The DeepFix server is responsible for:

1. AI-Powered Analysis

  • Execute the multi-agent analysis pipeline.
  • Coordinate agent execution (parallel where possible).
  • Aggregate agent results into unified output.
  • Generate natural-language summaries and recommendations.

The server does not:

  • Train models.
  • Compute metrics or run training loops.

2. Knowledge Retrieval

  • Query the knowledge base via a KnowledgeBridge.
  • Cache knowledge retrieval results.
  • Validate retrieved knowledge against the agent context.
  • Attach knowledge citations to responses.

The server does not own:

  • Knowledge base updates or curation.

3. Result Formatting

  • Transform agent results into the API response schema.
  • Prioritize findings by severity and confidence.
  • Format recommendations as concrete steps.

4. Error Handling

  • Validate incoming requests against the schema.
  • Handle MLflow connection failures.
  • Manage agent timeouts and execution errors.
  • Return structured error messages.

Server Boundaries

What the server does:

  • ✅ Run AI analysis on artifacts.
  • ✅ Query and cache knowledge.
  • ✅ Return structured results.

What the server does not do:

  • ❌ Compute or generate artifacts.
  • ❌ Store artifacts permanently.
  • ❌ Log to MLflow.
  • ❌ Train models.
  • ❌ Manage user sessions.

Client Responsibilities

The DeepFix SDK (client) is responsible for:

1. Artifact Computation

  • Generate datasets, Deepchecks reports, model checkpoints.
  • Compute training metrics and logs.
  • Run data quality checks and extract statistics.

2. Artifact Recording

  • Store artifacts in an MLflow tracking server or local store.
  • Tag artifacts with metadata (dataset name, run ID, etc.).
  • Handle artifact upload errors and retries.

3. Workflow Integration

  • Integrate with PyTorch Lightning (callbacks/hooks).
  • Integrate with MLflow experiments.
  • Support notebooks, scripts, and pipelines.

4. Client Communication

  • Send analysis requests to the DeepFix server.
  • Handle server responses and errors.
  • Implement retry logic for transient failures.
  • Provide clear error messages to users.

5. Result Processing

  • Parse server responses.
  • Display results in notebooks, logs, or UIs.
  • Optionally store results back into MLflow.

Client Boundaries

What the client does:

  • ✅ Compute artifacts (datasets, checks, metrics).
  • ✅ Store artifacts in MLflow.
  • ✅ Send analysis requests.
  • ✅ Render results to users.

What the client does not do:

  • ❌ Run AI analysis.
  • ❌ Query the knowledge base directly.
  • ❌ Manage server state.

Communication Protocol

REST API

The client and server communicate via a JSON-over-HTTP API.
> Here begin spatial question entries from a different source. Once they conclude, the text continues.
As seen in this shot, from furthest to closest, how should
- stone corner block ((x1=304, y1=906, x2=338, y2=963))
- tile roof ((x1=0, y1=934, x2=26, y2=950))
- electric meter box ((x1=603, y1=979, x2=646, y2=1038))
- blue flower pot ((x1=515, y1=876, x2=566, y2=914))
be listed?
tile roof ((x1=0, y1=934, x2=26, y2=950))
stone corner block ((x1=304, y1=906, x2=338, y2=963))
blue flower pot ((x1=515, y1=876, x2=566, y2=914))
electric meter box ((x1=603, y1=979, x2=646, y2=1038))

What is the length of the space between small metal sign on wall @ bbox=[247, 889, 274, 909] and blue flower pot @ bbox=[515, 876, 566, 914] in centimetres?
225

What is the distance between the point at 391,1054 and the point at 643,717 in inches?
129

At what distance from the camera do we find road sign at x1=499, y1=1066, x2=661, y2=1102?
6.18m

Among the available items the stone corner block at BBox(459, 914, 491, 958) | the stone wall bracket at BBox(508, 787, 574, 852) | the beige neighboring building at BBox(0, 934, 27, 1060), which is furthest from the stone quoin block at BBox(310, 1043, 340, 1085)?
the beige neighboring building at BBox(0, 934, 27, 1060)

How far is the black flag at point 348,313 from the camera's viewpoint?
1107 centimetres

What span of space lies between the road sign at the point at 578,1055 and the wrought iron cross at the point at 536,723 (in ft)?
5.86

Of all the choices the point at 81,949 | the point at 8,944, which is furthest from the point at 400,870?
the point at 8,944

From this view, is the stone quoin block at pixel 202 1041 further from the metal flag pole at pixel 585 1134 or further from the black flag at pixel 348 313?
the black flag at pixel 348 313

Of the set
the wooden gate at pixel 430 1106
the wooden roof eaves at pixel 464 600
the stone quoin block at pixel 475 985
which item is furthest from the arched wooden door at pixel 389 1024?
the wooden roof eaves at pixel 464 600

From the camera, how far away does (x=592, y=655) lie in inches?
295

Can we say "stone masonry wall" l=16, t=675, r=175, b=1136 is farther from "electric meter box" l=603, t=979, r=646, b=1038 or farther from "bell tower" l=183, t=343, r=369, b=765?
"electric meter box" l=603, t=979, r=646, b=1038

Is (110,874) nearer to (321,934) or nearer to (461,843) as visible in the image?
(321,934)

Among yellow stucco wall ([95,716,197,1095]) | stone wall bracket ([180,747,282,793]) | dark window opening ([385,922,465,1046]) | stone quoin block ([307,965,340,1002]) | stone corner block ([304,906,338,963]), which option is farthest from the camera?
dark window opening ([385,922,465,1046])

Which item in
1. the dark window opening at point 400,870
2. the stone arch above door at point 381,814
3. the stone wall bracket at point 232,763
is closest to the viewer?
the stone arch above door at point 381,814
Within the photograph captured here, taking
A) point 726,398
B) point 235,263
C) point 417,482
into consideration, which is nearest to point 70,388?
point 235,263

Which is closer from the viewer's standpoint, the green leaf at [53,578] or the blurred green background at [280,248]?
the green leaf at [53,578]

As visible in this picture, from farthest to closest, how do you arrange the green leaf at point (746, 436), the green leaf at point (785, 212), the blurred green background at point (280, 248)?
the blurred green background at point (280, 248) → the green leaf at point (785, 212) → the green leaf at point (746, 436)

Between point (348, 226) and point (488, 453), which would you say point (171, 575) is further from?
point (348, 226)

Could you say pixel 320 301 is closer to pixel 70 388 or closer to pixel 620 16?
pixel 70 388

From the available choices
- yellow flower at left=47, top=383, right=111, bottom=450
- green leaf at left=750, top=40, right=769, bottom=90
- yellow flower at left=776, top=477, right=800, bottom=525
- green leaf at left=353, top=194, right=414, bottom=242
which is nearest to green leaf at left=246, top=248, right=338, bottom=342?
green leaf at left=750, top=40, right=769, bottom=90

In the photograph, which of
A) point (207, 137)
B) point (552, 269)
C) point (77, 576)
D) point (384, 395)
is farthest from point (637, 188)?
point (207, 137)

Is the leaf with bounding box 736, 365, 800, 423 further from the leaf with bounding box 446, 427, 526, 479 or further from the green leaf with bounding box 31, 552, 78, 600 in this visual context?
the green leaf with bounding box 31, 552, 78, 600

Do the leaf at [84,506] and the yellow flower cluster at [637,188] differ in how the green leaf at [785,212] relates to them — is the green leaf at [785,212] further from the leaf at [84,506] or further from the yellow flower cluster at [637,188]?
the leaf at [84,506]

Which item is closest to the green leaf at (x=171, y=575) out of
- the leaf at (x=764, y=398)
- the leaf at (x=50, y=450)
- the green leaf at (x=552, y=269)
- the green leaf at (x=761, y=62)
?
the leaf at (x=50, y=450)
  • Endpoint: POST /v1/analyse
  • Protocol: HTTP/HTTPS
  • Format: JSON

Request format:

{
  "dataset_name": "my-dataset",
  "dataset_artifacts": {},
  "deepchecks_artifacts": {},
  "model_checkpoint_artifacts": {},
  "training_artifacts": {},
  "language": "english"
}

Response format:

{
  "agent_results": {},
  "summary": "Cross-artifact summary...",
  "additional_outputs": {
    "recommendations": [],
    "citations": []
  },
  "error_messages": {}
}

Error Handling

Typical server errors:

  • 400 Bad Request: invalid request.
  • 404 Not Found: artifacts not found.
  • 500 Internal Server Error: server error.
  • 503 Service Unavailable: overloaded or offline.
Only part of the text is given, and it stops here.